(Spatial question records)
·····

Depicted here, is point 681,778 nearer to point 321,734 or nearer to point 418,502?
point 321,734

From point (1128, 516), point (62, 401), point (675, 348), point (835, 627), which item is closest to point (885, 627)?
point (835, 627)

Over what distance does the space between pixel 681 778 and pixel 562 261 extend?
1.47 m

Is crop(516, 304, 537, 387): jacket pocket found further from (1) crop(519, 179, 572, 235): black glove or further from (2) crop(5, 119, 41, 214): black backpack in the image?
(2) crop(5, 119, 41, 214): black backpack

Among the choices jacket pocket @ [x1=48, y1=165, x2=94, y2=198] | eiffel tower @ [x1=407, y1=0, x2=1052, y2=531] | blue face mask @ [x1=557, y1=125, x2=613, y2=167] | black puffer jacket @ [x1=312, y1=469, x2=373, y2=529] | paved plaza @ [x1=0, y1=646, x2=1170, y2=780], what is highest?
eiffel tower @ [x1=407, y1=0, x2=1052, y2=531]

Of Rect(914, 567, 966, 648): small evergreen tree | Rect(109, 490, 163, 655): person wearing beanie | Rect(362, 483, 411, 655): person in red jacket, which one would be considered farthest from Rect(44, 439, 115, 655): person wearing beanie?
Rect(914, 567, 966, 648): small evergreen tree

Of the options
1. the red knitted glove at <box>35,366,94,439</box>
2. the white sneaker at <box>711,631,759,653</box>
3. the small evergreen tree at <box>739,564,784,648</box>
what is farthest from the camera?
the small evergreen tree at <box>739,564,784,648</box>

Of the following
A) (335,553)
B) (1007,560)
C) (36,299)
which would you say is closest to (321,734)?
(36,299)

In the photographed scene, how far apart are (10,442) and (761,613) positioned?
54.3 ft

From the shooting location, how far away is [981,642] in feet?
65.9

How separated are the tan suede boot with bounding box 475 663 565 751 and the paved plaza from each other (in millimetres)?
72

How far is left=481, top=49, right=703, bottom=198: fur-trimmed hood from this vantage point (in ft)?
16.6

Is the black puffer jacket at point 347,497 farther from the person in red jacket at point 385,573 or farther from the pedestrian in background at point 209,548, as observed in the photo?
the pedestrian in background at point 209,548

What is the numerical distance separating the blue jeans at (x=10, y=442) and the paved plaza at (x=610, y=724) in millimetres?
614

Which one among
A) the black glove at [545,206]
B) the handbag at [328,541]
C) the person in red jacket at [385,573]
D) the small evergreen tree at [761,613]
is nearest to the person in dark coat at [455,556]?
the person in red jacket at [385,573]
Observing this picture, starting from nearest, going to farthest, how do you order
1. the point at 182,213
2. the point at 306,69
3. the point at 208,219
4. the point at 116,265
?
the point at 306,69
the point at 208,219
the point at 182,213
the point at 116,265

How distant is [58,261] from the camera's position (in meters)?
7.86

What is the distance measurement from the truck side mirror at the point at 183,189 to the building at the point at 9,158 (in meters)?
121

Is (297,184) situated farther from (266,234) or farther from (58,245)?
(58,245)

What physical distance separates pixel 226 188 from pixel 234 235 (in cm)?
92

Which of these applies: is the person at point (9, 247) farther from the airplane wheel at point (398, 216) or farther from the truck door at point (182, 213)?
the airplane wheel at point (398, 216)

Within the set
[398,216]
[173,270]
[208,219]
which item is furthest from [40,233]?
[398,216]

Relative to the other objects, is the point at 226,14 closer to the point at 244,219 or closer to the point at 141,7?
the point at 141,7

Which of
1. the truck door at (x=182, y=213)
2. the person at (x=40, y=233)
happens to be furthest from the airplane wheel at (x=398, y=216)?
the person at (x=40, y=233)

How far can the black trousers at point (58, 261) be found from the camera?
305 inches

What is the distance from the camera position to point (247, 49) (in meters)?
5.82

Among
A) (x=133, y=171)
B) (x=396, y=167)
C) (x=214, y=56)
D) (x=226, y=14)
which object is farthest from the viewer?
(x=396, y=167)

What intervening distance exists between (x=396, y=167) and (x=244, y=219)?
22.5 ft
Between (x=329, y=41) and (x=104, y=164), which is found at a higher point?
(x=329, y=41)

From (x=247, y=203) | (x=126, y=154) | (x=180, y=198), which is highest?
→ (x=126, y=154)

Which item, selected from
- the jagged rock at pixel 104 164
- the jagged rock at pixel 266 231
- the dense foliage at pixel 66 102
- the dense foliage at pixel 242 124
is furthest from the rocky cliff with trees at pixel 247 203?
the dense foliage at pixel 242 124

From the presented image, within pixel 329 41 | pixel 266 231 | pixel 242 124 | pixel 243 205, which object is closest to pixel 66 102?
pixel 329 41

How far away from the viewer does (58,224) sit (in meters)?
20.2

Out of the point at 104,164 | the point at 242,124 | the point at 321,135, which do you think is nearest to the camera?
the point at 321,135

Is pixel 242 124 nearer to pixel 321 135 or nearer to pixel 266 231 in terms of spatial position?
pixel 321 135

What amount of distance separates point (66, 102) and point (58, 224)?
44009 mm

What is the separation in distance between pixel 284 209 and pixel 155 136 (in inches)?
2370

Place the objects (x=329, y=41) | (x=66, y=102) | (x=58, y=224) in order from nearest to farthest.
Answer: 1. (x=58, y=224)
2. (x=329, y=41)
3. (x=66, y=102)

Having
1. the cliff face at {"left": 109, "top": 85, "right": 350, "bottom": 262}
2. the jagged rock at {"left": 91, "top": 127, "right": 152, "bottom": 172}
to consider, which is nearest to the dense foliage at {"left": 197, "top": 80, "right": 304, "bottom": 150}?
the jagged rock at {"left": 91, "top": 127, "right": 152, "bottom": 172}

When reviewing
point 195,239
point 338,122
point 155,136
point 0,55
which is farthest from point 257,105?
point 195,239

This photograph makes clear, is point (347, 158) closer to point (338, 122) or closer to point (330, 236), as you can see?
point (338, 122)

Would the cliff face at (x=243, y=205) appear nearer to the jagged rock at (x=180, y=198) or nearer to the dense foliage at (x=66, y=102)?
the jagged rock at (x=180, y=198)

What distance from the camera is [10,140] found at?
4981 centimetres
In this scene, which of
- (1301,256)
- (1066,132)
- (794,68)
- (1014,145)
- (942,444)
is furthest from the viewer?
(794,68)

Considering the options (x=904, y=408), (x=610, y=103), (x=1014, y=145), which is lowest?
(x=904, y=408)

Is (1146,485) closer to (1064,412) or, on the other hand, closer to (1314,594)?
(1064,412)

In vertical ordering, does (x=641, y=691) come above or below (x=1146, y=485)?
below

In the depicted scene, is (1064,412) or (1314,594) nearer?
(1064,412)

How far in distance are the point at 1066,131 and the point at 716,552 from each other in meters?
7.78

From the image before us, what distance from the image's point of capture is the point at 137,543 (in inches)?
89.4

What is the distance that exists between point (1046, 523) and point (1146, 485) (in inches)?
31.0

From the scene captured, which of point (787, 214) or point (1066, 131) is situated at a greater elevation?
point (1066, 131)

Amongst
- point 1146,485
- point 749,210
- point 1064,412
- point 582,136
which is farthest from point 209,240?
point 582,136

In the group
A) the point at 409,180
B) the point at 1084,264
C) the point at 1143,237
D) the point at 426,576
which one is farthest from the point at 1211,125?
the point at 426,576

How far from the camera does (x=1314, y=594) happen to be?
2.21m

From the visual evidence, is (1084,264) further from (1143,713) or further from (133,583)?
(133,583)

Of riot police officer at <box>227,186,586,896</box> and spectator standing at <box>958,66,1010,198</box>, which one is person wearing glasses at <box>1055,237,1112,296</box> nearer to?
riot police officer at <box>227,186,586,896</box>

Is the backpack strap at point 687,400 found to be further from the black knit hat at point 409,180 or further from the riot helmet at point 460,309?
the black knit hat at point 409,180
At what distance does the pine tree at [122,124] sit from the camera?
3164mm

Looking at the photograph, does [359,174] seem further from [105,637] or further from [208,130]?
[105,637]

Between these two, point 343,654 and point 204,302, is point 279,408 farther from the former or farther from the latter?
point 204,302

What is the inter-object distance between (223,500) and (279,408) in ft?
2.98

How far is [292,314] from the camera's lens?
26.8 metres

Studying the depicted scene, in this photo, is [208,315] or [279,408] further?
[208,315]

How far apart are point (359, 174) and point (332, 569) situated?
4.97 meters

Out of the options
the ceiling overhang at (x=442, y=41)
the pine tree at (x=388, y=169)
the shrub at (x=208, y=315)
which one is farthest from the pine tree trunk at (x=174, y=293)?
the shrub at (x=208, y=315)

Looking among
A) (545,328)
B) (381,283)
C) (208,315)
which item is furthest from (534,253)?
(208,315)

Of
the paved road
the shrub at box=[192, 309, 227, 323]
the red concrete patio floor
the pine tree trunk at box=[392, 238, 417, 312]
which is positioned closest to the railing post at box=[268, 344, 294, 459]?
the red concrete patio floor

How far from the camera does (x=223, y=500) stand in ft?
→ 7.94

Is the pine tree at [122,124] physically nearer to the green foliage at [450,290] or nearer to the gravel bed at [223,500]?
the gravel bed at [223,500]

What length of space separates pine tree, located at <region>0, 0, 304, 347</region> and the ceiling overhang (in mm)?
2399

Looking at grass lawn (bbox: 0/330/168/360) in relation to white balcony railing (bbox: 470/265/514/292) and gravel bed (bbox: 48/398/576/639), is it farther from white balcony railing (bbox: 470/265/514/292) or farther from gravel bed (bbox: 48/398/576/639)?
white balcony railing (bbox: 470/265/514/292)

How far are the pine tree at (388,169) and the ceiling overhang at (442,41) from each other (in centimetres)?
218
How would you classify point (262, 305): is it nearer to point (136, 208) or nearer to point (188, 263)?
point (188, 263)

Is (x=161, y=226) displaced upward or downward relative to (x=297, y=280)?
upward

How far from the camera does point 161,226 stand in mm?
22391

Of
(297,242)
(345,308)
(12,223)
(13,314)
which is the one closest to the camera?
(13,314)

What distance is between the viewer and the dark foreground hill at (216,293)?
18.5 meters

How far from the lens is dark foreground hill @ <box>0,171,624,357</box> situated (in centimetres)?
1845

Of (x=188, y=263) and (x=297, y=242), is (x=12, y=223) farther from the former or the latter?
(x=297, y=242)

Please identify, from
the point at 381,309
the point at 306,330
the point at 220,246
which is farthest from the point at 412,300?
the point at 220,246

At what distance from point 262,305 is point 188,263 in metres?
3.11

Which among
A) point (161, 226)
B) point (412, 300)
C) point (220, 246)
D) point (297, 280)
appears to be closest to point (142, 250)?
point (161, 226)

·····

▸ What the task requires
Every line from the one containing "How far from the camera does (x=223, y=500)" through the last line must be copied exactly; leave out the rest.

▸ The answer
How far from the camera does (x=223, y=500) stand in ft?
→ 7.94

Is the pine tree at [122,124] physically nearer to the green foliage at [450,290] or nearer to the gravel bed at [223,500]?
the gravel bed at [223,500]

What length of space separates pine tree, located at <region>0, 0, 304, 347</region> and the ceiling overhang (in mm)?
2399

Looking at grass lawn (bbox: 0/330/168/360) in relation to white balcony railing (bbox: 470/265/514/292) and gravel bed (bbox: 48/398/576/639), is it farther from white balcony railing (bbox: 470/265/514/292) or farther from gravel bed (bbox: 48/398/576/639)?
white balcony railing (bbox: 470/265/514/292)

How far are the pine tree at (388,169) and the ceiling overhang at (442,41) from each other (in centimetres)?
218
How would you classify point (262, 305): is it nearer to point (136, 208) or nearer to point (188, 263)?
point (188, 263)

Is (x=161, y=226) displaced upward or downward relative to (x=297, y=280)?
upward

How far from the camera does point 161,226 stand in mm?
22391

Of
(297,242)
(345,308)
(12,223)
(13,314)
which is the one closest to the camera?
(13,314)

What distance is between the viewer and the dark foreground hill at (216,293)?
18.5 meters

How far from the lens is dark foreground hill @ <box>0,171,624,357</box> situated (in centimetres)?
1845

Of (x=188, y=263) and (x=297, y=242), is (x=12, y=223) farther from the former or the latter?
(x=297, y=242)

Please identify, from
the point at 381,309
the point at 306,330
the point at 220,246
which is farthest from the point at 412,300?
the point at 220,246

At what distance from point 262,305 is point 188,263 in metres?
3.11

Which among
A) point (161, 226)
B) point (412, 300)
C) point (220, 246)
D) point (297, 280)
appears to be closest to point (142, 250)?
point (161, 226)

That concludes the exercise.